Oasis
La vida de un lector es, cuanto menos, apasionante. Una constante aventura en infinitos escenarios, delimitados únicamente por la imaginación del escritor. Es una lástima que esta afición, con el tiempo, se haya vuelto cada vez menos habitual, y que aquel que disfruta de un libro se haya convertido en una «rara avis».
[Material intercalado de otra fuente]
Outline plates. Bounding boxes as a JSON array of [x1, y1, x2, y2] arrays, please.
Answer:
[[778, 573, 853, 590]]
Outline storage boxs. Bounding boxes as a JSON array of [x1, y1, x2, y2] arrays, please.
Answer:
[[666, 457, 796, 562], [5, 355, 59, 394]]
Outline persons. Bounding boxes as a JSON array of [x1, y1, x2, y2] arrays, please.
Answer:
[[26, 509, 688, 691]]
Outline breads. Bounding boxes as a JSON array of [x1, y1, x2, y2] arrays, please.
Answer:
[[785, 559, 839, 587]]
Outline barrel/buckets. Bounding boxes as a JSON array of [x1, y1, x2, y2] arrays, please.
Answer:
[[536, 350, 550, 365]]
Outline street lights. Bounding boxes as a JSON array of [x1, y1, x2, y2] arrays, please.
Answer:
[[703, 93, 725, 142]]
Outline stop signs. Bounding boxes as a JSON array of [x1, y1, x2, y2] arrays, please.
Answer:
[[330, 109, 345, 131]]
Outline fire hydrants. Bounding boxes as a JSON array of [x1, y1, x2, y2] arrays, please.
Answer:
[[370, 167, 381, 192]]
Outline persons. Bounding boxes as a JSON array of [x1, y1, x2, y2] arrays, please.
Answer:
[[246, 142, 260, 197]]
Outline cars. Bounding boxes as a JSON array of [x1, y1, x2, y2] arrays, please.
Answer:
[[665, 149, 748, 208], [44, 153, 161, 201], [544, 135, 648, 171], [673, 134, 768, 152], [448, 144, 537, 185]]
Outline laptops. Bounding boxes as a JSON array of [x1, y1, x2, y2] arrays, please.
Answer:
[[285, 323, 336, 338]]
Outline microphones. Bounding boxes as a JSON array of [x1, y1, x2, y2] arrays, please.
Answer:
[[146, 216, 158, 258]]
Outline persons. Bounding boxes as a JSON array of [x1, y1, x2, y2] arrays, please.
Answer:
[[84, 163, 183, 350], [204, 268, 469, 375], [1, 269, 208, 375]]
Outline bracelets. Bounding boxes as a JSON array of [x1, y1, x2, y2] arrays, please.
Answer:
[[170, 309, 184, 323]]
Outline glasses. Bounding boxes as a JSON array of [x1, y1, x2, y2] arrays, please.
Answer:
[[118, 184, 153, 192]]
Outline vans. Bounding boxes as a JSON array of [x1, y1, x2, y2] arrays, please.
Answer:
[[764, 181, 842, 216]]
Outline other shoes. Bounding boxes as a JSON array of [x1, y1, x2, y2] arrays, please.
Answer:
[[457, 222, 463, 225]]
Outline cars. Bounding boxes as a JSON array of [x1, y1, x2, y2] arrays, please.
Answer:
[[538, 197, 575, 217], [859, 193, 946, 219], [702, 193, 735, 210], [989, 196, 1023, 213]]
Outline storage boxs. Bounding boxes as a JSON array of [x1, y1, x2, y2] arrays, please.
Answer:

Soy un joven que ama su ciudad, Sevilla. Desde las barcas que navegan por el río Guadalquivir hasta el último campanario de una iglesia, no hay nada que no sienta mío. Lo mismo me ocurre con los parques. De hecho, durante uno de mis habituales paseos por el de María Luisa, el más importante y con más historia de la capital hispalense, descubrí un tesoro que estaba escondido… a plena vista. Me explico: en una de las aceras de la calle principal hay un precioso jardín.
Es un rincón muy reservado, pequeño, donde la naturaleza urbana se ha abierto paso sin que nadie la limite, pues cubre de vegetación lo que han creado las manos del hombre. En el centro de aquel jardín hay una minúscula fuente, una estatua y una serie de bancos de piedra. A al fondo se encuentra un edificio en ruinas que pasaba desapercibido, pues está comido por la maleza y un candado cierra su puerta, sobre la que hay un letrero que reza: «Punto de Lectura».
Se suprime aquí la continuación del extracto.